Job: Count the lines in the records below that contain the string "book", and reply with the number alone.

Information shown:
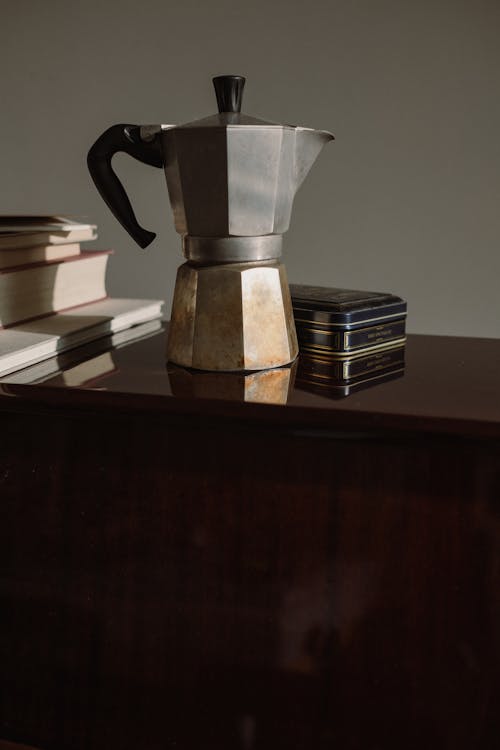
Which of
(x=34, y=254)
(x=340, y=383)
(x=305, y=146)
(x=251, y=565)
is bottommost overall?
(x=251, y=565)

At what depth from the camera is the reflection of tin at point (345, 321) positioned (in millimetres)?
701

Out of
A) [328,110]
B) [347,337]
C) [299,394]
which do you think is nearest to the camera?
[299,394]

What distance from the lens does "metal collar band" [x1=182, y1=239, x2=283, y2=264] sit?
26.4 inches

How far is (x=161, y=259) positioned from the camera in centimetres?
129

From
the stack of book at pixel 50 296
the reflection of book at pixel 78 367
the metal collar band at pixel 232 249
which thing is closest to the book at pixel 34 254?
the stack of book at pixel 50 296

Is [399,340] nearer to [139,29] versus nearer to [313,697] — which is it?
[313,697]

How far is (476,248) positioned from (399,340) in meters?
0.41

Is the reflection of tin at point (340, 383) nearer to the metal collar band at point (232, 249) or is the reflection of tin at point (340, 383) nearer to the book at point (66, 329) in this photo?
the metal collar band at point (232, 249)

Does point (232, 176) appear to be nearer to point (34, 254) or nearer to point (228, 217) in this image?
point (228, 217)

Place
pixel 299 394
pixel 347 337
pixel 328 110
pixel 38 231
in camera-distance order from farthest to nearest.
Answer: pixel 328 110 < pixel 38 231 < pixel 347 337 < pixel 299 394

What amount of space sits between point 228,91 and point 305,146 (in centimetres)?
9

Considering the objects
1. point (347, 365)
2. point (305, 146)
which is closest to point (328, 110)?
point (305, 146)

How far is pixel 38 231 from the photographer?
0.81 m

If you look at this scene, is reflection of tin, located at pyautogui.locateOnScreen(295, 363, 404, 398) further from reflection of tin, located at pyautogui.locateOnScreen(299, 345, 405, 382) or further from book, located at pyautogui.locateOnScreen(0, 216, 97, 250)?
book, located at pyautogui.locateOnScreen(0, 216, 97, 250)
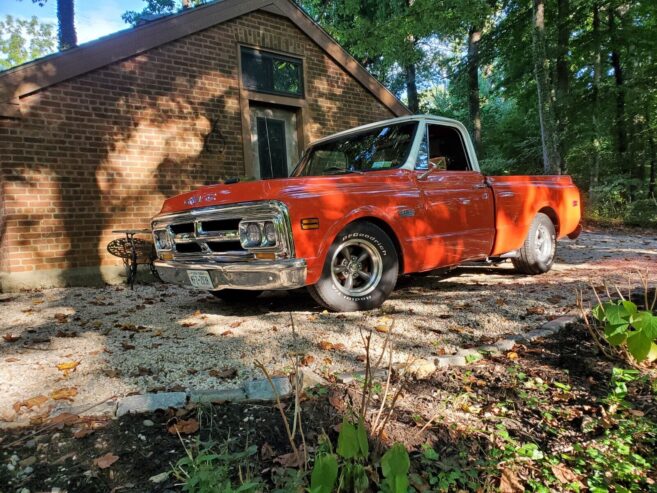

Reply: 7